Thomas de Maiziere also called for giving federal police wider oversight across the country's 16 states, and for a new national crisis management centre to be set up.

"We don't have federal jurisdiction to deal with national catastrophes. The jurisdiction for the fight against international terrorism is fragmented," he wrote in a guest column for the daily Frankfurter Allgemeine Zeitung.

"The federal police's scope of action is restricted to railway stations, airports and border controls," he wrote, stressing that "it is time" to reexamine Germany's security set-up.

Policing and domestic intelligence services in Germany are currently decentralised and controlled by the country's 16 states.

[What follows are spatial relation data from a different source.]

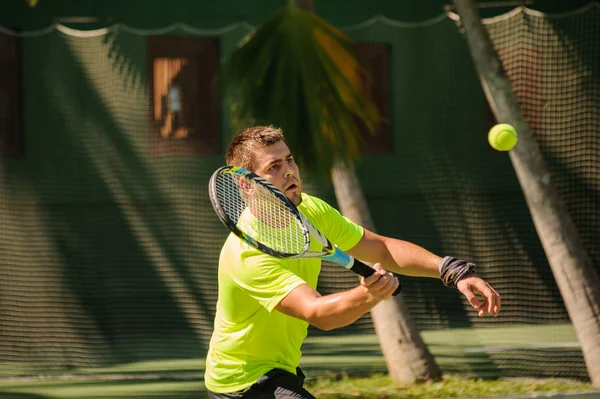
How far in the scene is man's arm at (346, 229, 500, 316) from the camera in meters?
3.47

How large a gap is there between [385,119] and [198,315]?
293 cm

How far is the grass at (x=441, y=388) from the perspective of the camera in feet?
24.4

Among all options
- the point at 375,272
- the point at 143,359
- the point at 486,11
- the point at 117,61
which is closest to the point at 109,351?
the point at 143,359

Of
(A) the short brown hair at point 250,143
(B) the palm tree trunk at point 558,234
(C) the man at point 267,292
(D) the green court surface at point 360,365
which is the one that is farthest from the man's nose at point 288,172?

The plans for a sweeping reform come after a series of embarrassing security failures, with the December 19 attack training a spotlight on the gaps.

After Tunisian suspect Anis Amri allegedly rammed a truck into a crowded Christmas market, killing 12, it swiftly emerged that the asylum seeker had slipped through the net of security services.

Amri, 24, who was days later shot dead by Italian police, had been under surveillance since March, but German police dropped their watch in September thinking he was a small-time drug dealer.

The failed asylum seeker should also have been deported months ago but Tunisia did not provide the necessary paperwork until after the attack.

- Deportation centres -

De Maiziere also said federal detention centres should be set up to hold rejected asylum seekers and illegal immigrants in the period leading up to their expulsion.

In order to close security gaps, federal police must be given wider powers, the minister said.

"The current remit of the federal police is too limited," he said.

"We need a set of common rules and better coordination, for instance in checking dangerous individuals."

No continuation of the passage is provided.